Rosen acht deze kenmerken niet expliciet aanwezig bij alle analytische filosofen. Het zijn eerder familieverwantschappen tussen de verschillende stromingen, werken of auteurs binnen de analytische filosofie.

Omwille van de aandacht voor taal en betekenis wordt de analytische filosofie vaak (maar misschien onterecht) verbonden met de linguistic turn in de filosofie, waarbij taal als hét onderwerp van de filosofie en taalanalyse de standaardmethode van de filosofie worden beschouwd. Deze interesse voor taal was destijds tamelijk nieuw in de filosofie.

Het ontstaan van de analytische filosofie

[bewerken | brontekst bewerken]
De Britse filosoof Bertrand Russell wordt gezien als een van de grondleggers van de analytische filosofie

Het begin van de analytische filosofie ligt in Groot-Brittannië en de Verenigde Staten aan het begin van de 20e eeuw. Er zijn vijf fases te onderscheiden in de geschiedenis van de analytische filosofie. De eerste fase, ongeveer van 1900 tot 1910, wordt gekenmerkt doordat in het bijzonder G.E. Moore en Bertrand Russell zich probeerden af te zetten tegen het destijds dominante ideeëngoed aan de Britse universiteiten: het Brits idealisme.[2][4] Moore en Russell stelden daar zelf een vorm van naïef realisme tegenover, en concentreerden zich nadrukkelijk op het onderzoek naar de betekenis van filosofische termen en uitspraken. Bovendien geloofde Russell dat de natuurlijke taal vaak tot filosofische misverstanden leidt. Hij probeerde daarom uitspraken te herformuleren in een striktere, meer eenduidige taal, met name de logica. Deze herformulering moest het mogelijk maken om de filosofische problemen beter te begrijpen en op te lossen. Door zo'n probleem te vertalen in symbolische logica was het zelfs mogelijk dat het uiteindelijk geen filosofisch probleem bleek te zijn.

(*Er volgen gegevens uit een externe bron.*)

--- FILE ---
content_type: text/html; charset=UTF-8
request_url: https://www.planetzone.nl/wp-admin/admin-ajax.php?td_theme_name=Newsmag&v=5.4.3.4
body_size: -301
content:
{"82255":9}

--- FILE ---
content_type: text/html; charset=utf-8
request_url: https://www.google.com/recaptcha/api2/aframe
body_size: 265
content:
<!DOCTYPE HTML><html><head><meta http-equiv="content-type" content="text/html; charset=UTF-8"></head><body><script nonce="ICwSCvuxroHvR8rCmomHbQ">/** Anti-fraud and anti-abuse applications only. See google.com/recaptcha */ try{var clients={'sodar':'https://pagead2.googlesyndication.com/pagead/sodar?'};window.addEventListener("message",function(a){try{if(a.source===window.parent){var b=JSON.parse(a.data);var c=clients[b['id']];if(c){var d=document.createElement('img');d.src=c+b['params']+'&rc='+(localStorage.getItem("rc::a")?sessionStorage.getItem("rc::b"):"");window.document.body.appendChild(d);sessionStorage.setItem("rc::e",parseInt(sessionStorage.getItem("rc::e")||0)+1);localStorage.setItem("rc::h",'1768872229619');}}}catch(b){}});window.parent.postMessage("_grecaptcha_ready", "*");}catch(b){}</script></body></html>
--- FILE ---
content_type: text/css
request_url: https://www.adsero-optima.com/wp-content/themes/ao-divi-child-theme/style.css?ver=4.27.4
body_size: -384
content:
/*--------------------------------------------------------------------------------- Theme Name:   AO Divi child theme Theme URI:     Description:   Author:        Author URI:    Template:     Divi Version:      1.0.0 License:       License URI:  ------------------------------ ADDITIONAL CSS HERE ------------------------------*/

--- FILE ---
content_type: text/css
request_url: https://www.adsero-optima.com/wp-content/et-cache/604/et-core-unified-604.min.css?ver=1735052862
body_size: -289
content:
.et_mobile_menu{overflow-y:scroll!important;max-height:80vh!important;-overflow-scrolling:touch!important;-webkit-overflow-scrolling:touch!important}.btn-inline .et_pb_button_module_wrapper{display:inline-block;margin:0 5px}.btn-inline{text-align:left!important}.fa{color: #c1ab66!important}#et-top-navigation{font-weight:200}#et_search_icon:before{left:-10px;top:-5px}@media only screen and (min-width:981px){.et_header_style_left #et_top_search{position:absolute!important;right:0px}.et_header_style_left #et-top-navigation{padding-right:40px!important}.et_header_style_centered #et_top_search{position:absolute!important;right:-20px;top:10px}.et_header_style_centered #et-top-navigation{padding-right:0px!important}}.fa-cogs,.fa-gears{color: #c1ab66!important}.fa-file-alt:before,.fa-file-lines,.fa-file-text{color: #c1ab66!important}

Een verder kernfiguur in de analytische filosofie is de Duitse filosoof Gottlob Frege.[4] Frege probeerde, net als Russell, de filosofie te verbinden met een sterke logica. Frege werkte vooral op gebied van de filosofie van de wiskunde, de logica en de taalfilosofie. Hij was daarnaast ook een voorstander van het logicisme, het geloof dat de wiskunde gefundeerd kon worden op de logica. Dit project zal echter uiteindelijk falen nadat Kurt Gödel in 1931 zijn beroemde onvolledigheidsstellingen zou publiceren. Russell zou verder bouwen op dit werk van Frege, en diens logica combineren met het empirisme van David Hume. Net als Frege probeerde hij, samen met A.N. Whitehead de wiskunde te funderen in hun Principia Mathematica, maar moesten deze ambitie ook opgeven.

Logisch atomisme

[bewerken | brontekst bewerken]

De tweede fase, van 1910 tot 1930, wordt gekenmerkt door de focus op het logisch atomisme en het construeren van een ideale taal. Zowel Moore als Russell wijzigden hun positie ten opzichte van het eerder genoemde realisme. Als alternatief ontwikkelde Russell samen met Ludwig Wittgenstein het logisch atomisme. Russell geloofde dat de wereld bestond uit een reeks atomaire feiten en de waarheid van proposities afhing van de mate waarin deze zouden corresponderen met deze atomaire feiten. De taak van de filosofie bestond erin proposities te bestuderen en hun onderliggende logische structuur te ontdekken, en zo er dus achter komen welke proposities waar zijn en welke niet.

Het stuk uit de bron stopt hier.